*DIRECTION:* Reproduce all of the entries below word for word, leaving out the pictures.

*TASK MATERIAL:*
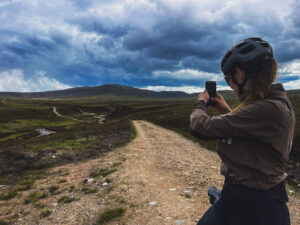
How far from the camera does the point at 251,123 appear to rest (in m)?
2.51

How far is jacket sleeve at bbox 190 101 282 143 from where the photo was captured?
245 cm

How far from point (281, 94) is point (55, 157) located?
646 inches

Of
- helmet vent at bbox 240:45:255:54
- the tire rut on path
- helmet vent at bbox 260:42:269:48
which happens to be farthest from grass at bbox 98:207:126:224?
helmet vent at bbox 260:42:269:48

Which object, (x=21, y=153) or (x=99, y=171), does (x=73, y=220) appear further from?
(x=21, y=153)

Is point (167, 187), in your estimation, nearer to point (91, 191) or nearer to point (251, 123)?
point (91, 191)

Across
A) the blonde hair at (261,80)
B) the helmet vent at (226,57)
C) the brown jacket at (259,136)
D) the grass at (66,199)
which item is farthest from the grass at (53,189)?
the blonde hair at (261,80)

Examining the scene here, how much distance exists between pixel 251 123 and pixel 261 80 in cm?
65

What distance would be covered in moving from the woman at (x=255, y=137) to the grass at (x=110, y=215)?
4648mm

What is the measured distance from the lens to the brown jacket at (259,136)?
2.47 metres

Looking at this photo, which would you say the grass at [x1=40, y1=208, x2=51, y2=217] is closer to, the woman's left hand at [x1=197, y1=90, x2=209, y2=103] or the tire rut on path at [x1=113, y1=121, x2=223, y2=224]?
the tire rut on path at [x1=113, y1=121, x2=223, y2=224]

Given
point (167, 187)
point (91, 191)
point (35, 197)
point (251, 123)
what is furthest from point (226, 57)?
point (35, 197)

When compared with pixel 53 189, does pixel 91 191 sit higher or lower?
higher

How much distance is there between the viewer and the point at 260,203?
2.60m

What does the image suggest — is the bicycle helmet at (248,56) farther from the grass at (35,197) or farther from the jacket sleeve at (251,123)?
the grass at (35,197)
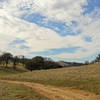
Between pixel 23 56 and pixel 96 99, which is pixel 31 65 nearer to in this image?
pixel 23 56

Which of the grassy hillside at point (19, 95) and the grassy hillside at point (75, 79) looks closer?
the grassy hillside at point (19, 95)

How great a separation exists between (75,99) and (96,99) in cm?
189

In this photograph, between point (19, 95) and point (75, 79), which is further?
point (75, 79)

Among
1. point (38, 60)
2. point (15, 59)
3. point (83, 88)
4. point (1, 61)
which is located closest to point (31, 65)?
point (38, 60)

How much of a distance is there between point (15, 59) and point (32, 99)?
255 ft

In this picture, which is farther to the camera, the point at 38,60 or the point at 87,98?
the point at 38,60

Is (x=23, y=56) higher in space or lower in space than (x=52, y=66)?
higher

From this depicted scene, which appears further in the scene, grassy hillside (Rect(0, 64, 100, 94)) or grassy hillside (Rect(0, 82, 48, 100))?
grassy hillside (Rect(0, 64, 100, 94))

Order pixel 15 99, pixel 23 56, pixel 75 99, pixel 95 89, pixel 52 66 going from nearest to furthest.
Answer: pixel 15 99
pixel 75 99
pixel 95 89
pixel 52 66
pixel 23 56

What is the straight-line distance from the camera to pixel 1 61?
269 feet

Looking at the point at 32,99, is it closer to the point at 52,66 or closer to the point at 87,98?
the point at 87,98

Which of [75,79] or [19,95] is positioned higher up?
[75,79]

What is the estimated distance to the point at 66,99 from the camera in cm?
1216

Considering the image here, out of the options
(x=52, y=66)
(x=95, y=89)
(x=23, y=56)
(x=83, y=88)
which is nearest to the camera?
(x=95, y=89)
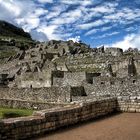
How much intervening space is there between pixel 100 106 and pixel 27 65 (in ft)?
112

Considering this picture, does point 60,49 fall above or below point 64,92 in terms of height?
above

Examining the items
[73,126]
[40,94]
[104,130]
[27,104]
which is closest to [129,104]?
[73,126]

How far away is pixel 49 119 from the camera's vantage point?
13.7m

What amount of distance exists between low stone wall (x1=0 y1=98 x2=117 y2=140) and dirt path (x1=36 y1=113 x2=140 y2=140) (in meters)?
0.33

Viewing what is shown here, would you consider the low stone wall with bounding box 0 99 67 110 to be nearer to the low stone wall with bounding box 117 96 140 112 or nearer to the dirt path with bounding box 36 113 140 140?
the low stone wall with bounding box 117 96 140 112

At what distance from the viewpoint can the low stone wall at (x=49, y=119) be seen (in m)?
12.1

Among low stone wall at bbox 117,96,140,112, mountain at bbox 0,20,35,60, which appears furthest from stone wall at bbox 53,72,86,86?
mountain at bbox 0,20,35,60

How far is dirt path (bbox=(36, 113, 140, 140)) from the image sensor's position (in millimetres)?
12812

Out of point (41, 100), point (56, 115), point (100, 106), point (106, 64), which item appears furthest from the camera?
point (106, 64)

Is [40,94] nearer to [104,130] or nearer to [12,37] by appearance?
[104,130]

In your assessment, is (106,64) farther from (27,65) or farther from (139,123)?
Answer: (139,123)

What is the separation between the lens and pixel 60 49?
61.6m

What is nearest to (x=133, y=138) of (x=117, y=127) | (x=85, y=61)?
(x=117, y=127)

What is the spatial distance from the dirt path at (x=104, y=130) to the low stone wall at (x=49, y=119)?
33cm
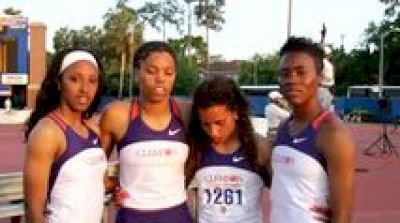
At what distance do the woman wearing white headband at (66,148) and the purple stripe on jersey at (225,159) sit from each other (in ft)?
1.74

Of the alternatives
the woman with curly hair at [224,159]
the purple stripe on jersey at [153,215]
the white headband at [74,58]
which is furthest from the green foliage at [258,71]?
the white headband at [74,58]

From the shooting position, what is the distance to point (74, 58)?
12.0 feet

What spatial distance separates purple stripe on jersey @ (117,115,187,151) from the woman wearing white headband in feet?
0.56

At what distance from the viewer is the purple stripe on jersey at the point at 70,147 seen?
3465mm

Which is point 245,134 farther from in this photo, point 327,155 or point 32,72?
point 32,72

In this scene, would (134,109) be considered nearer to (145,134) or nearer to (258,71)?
(145,134)

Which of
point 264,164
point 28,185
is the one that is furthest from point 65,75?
point 264,164

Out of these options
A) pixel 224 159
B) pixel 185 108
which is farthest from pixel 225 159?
pixel 185 108

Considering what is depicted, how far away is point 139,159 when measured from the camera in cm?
380

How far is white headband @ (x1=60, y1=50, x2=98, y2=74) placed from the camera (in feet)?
11.9

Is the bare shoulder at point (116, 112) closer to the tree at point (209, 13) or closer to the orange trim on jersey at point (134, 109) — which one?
the orange trim on jersey at point (134, 109)

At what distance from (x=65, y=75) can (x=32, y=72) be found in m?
48.0

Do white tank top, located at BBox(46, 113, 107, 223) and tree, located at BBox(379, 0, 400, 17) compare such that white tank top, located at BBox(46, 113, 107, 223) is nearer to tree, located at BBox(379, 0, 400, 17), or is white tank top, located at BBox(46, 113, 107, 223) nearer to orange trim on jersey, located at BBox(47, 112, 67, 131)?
orange trim on jersey, located at BBox(47, 112, 67, 131)

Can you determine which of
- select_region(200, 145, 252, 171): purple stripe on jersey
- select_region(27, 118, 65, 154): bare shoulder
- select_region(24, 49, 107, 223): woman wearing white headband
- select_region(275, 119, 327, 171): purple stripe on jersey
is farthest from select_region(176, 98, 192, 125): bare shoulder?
select_region(27, 118, 65, 154): bare shoulder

*COMPLETED TASK:*
How far from the camera does the point at 251,123 appear to rest (in m)?
2.51

How far is jacket sleeve at bbox 190 101 282 143 from where the photo was captured?
245 cm

How far from point (281, 94) is point (55, 157) located?
646 inches

Of
- helmet vent at bbox 240:45:255:54
- the tire rut on path
- helmet vent at bbox 260:42:269:48
which happens to be farthest from grass at bbox 98:207:126:224?
helmet vent at bbox 260:42:269:48

Which object, (x=21, y=153) or (x=99, y=171), does (x=73, y=220) appear further from?
(x=21, y=153)

Is point (167, 187), in your estimation, nearer to point (91, 191) or nearer to point (251, 123)?
point (91, 191)

Across
A) the blonde hair at (261,80)
B) the helmet vent at (226,57)
C) the brown jacket at (259,136)
D) the grass at (66,199)
which item is farthest from the grass at (53,189)?
the blonde hair at (261,80)

Examining the scene here, how much distance exists between pixel 251 123 and pixel 261 80 in cm?
65

What distance would be covered in moving from the woman at (x=255, y=137) to the grass at (x=110, y=215)?
4648mm

What is the measured distance from the lens to the brown jacket at (259,136)?
2.47 metres

Looking at this photo, which would you say the grass at [x1=40, y1=208, x2=51, y2=217] is closer to, the woman's left hand at [x1=197, y1=90, x2=209, y2=103] or the tire rut on path at [x1=113, y1=121, x2=223, y2=224]?
the tire rut on path at [x1=113, y1=121, x2=223, y2=224]

Given
point (167, 187)
point (91, 191)
point (35, 197)
point (251, 123)
what is furthest from point (226, 57)?
point (35, 197)

When compared with pixel 53 189, does pixel 91 191 sit higher or lower?
higher

How much distance is there between the viewer and the point at 260,203?
2.60m

What does the image suggest — is the bicycle helmet at (248,56) farther from the grass at (35,197) or farther from the jacket sleeve at (251,123)?
the grass at (35,197)
Between pixel 23 56 and pixel 96 99, which is pixel 31 65 nearer to in this image?
pixel 23 56

Which of the grassy hillside at point (19, 95) and the grassy hillside at point (75, 79) looks closer?
the grassy hillside at point (19, 95)

How great a separation exists between (75,99) and (96,99) in cm?
189

In this photograph, between point (19, 95) and point (75, 79), which is further?
point (75, 79)

Among
1. point (38, 60)
2. point (15, 59)
3. point (83, 88)
4. point (1, 61)
which is located closest to point (31, 65)?
point (38, 60)

How much of a distance is there between point (15, 59) and point (32, 99)?
255 ft

In this picture, which is farther to the camera, the point at 38,60 or the point at 87,98?
the point at 38,60

Is (x=23, y=56) higher in space or lower in space than (x=52, y=66)?
higher

From this depicted scene, which appears further in the scene, grassy hillside (Rect(0, 64, 100, 94)) or grassy hillside (Rect(0, 82, 48, 100))?
grassy hillside (Rect(0, 64, 100, 94))

Order pixel 15 99, pixel 23 56, pixel 75 99, pixel 95 89, pixel 52 66 going from nearest to furthest.
Answer: pixel 15 99
pixel 75 99
pixel 95 89
pixel 52 66
pixel 23 56

What is the straight-line distance from the camera to pixel 1 61?
269 feet

Looking at the point at 32,99, is it closer to the point at 52,66 or closer to the point at 87,98?
the point at 87,98

Which of [75,79] or [19,95] is positioned higher up?
[75,79]

What is the estimated distance to the point at 66,99 from the camera in cm?
1216

Considering the image here, out of the options
(x=52, y=66)
(x=95, y=89)
(x=23, y=56)
(x=83, y=88)
which is nearest to the camera?
(x=95, y=89)
How much intervening space is there between pixel 100 106 and pixel 27 65 (in ft)?
112

Considering this picture, does point 60,49 fall above or below point 64,92 in terms of height?
above

Examining the items
[73,126]
[40,94]
[104,130]
[27,104]
which is closest to [129,104]?
[73,126]

How far away is pixel 49 119 from the camera's vantage point?
13.7m

What amount of distance exists between low stone wall (x1=0 y1=98 x2=117 y2=140) and dirt path (x1=36 y1=113 x2=140 y2=140) (in meters)?
0.33

Viewing what is shown here, would you consider the low stone wall with bounding box 0 99 67 110 to be nearer to the low stone wall with bounding box 117 96 140 112 or nearer to the dirt path with bounding box 36 113 140 140?
the low stone wall with bounding box 117 96 140 112

At what distance from the viewpoint can the low stone wall at (x=49, y=119) be seen (in m)?
12.1

Among low stone wall at bbox 117,96,140,112, mountain at bbox 0,20,35,60, which appears furthest from stone wall at bbox 53,72,86,86?
mountain at bbox 0,20,35,60

How far is dirt path (bbox=(36, 113, 140, 140)) from the image sensor's position (in millimetres)?
12812

Out of point (41, 100), point (56, 115), point (100, 106), point (106, 64), which item appears furthest from the camera?
point (106, 64)

Is [40,94] nearer to [104,130] or nearer to [12,37] by appearance?
[104,130]

In your assessment, is (106,64) farther from (27,65) or farther from (139,123)?
Answer: (139,123)

What is the separation between the lens and pixel 60 49?
61.6m

What is nearest to (x=133, y=138) of (x=117, y=127) | (x=85, y=61)?
(x=117, y=127)

What is the spatial distance from the dirt path at (x=104, y=130) to the low stone wall at (x=49, y=119)?
33cm
At what distance do the woman wearing white headband at (66,148) and the purple stripe on jersey at (225,159) sit from each other (in ft)?
1.74

Of the alternatives
the woman with curly hair at [224,159]
the purple stripe on jersey at [153,215]
the white headband at [74,58]
which is furthest from the green foliage at [258,71]?
the white headband at [74,58]

From the shooting position, what is the distance to point (74, 58)?
12.0 feet

What spatial distance separates purple stripe on jersey @ (117,115,187,151) from the woman wearing white headband in feet?
0.56

At what distance from the viewer is the purple stripe on jersey at the point at 70,147 seen?
3465mm

Which is point 245,134 farther from in this photo, point 327,155 or point 32,72?
point 32,72

In this scene, would (134,109) be considered nearer to (145,134) or nearer to (258,71)?
(145,134)

Which of
point 264,164
point 28,185
is the one that is furthest from point 65,75?
point 264,164

Out of these options
A) pixel 224 159
B) pixel 185 108
which is farthest from pixel 225 159?
pixel 185 108

Considering what is depicted, how far away is point 139,159 when measured from the camera in cm?
380

How far is white headband @ (x1=60, y1=50, x2=98, y2=74) placed from the camera (in feet)?
11.9

Is the bare shoulder at point (116, 112) closer to the tree at point (209, 13) or closer to the orange trim on jersey at point (134, 109) — which one?
the orange trim on jersey at point (134, 109)

At what distance from (x=65, y=75) can (x=32, y=72) be found in m?
48.0

Do white tank top, located at BBox(46, 113, 107, 223) and tree, located at BBox(379, 0, 400, 17) compare such that white tank top, located at BBox(46, 113, 107, 223) is nearer to tree, located at BBox(379, 0, 400, 17), or is white tank top, located at BBox(46, 113, 107, 223) nearer to orange trim on jersey, located at BBox(47, 112, 67, 131)?
orange trim on jersey, located at BBox(47, 112, 67, 131)

Can you determine which of
- select_region(200, 145, 252, 171): purple stripe on jersey
- select_region(27, 118, 65, 154): bare shoulder
- select_region(24, 49, 107, 223): woman wearing white headband
- select_region(275, 119, 327, 171): purple stripe on jersey
is farthest from select_region(176, 98, 192, 125): bare shoulder?
select_region(27, 118, 65, 154): bare shoulder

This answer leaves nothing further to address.